> **About this task**: Would you restate each entry word for word, omitting the pictures?

> **Input for this task**:

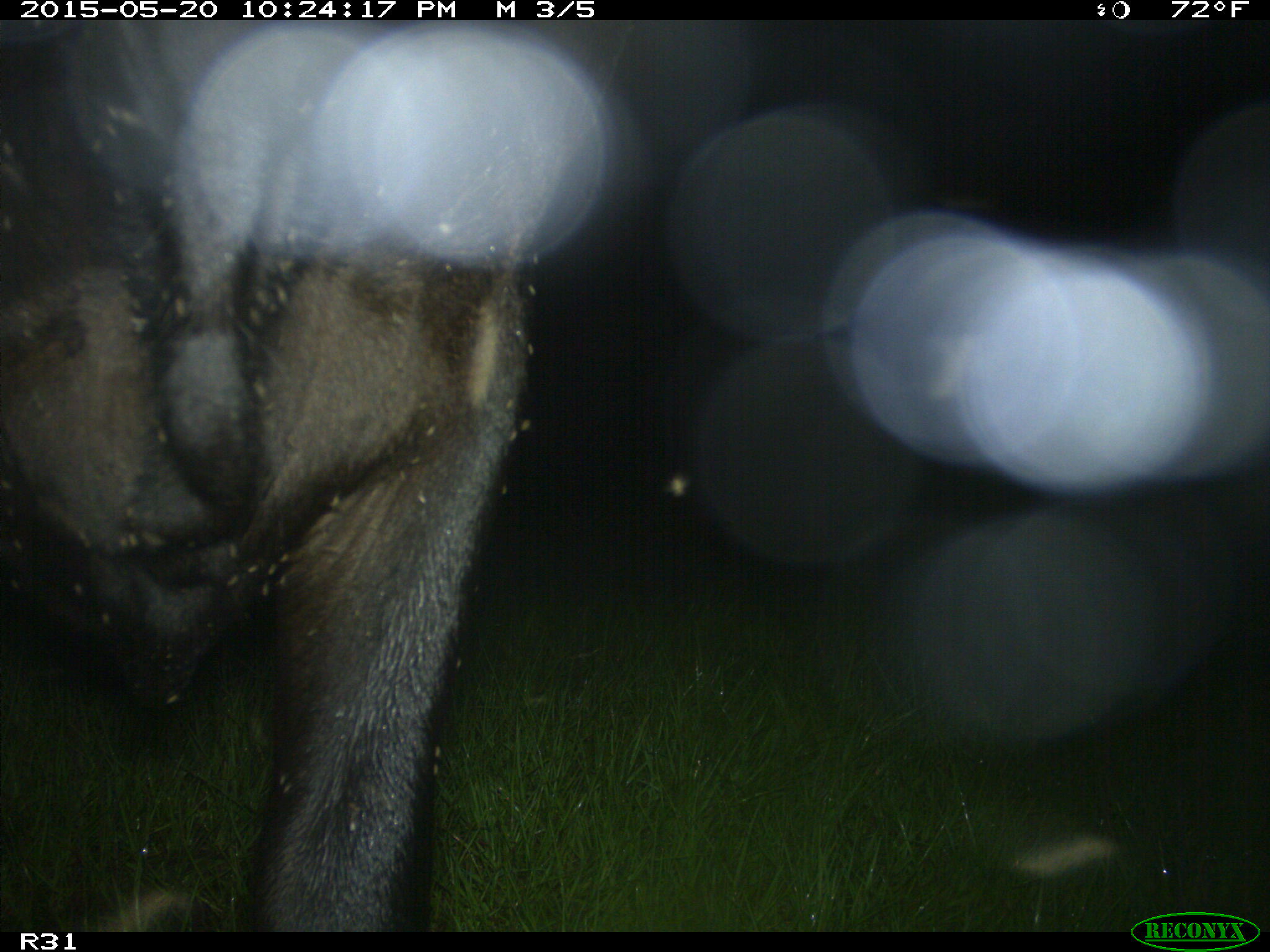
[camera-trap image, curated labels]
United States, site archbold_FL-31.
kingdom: Animalia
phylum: Chordata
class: Mammalia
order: Artiodactyla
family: Bovidae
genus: Bos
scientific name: Bos taurus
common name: domestic cow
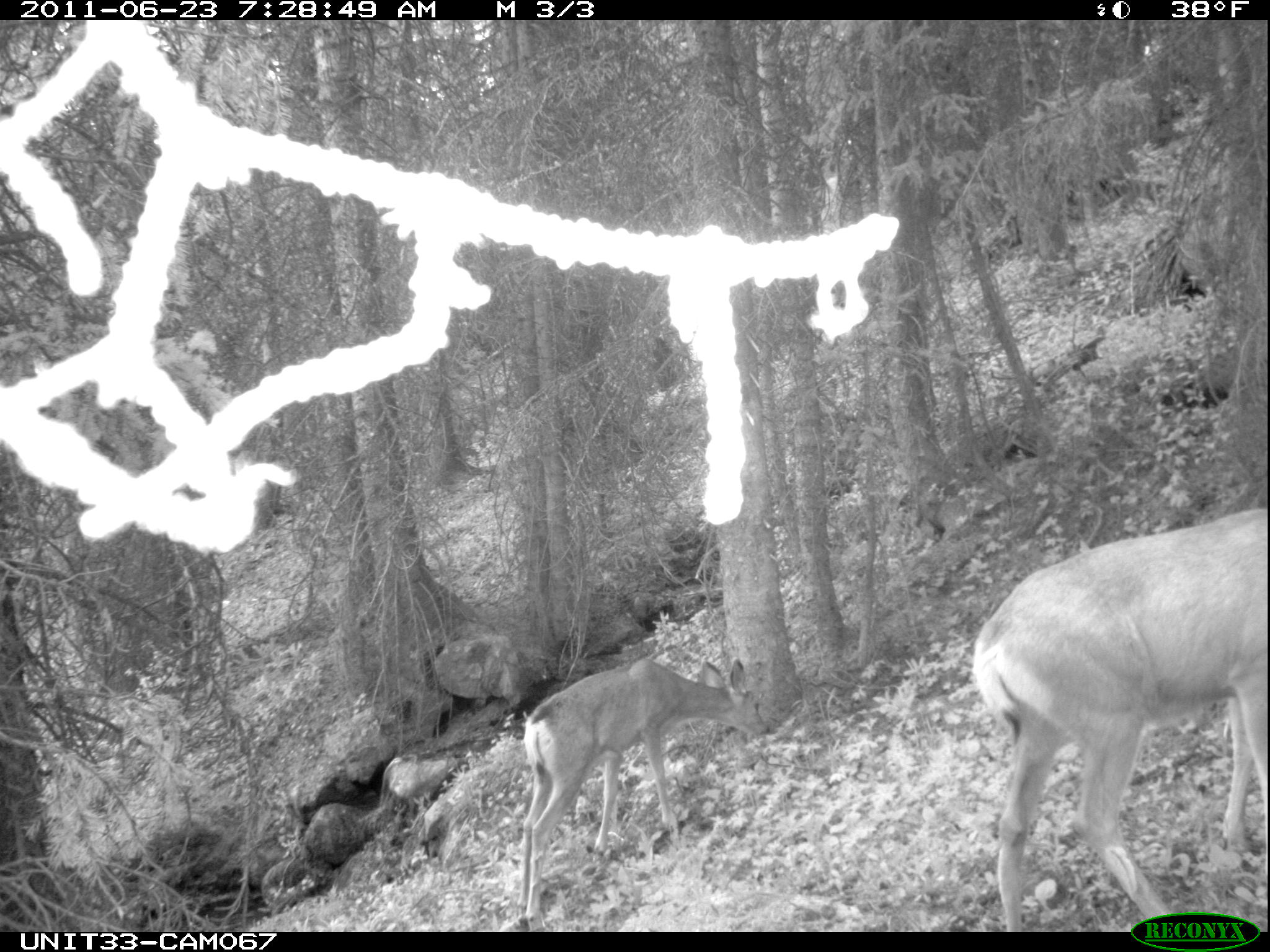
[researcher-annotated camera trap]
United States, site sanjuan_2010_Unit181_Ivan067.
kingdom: Animalia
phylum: Chordata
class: Mammalia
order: Artiodactyla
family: Cervidae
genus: Odocoileus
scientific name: Odocoileus hemionus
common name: mule deer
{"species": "Odocoileus hemionus (mule deer)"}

> **Answer section**:
[camera-trap image, curated labels]
United States, site archbold_FL-31.
kingdom: Animalia
phylum: Chordata
class: Mammalia
order: Artiodactyla
family: Bovidae
genus: Bos
scientific name: Bos taurus
common name: domestic cow
[researcher-annotated camera trap]
United States, site sanjuan_2010_Unit181_Ivan067.
kingdom: Animalia
phylum: Chordata
class: Mammalia
order: Artiodactyla
family: Cervidae
genus: Odocoileus
scientific name: Odocoileus hemionus
common name: mule deer
{"species": "Odocoileus hemionus (mule deer)"}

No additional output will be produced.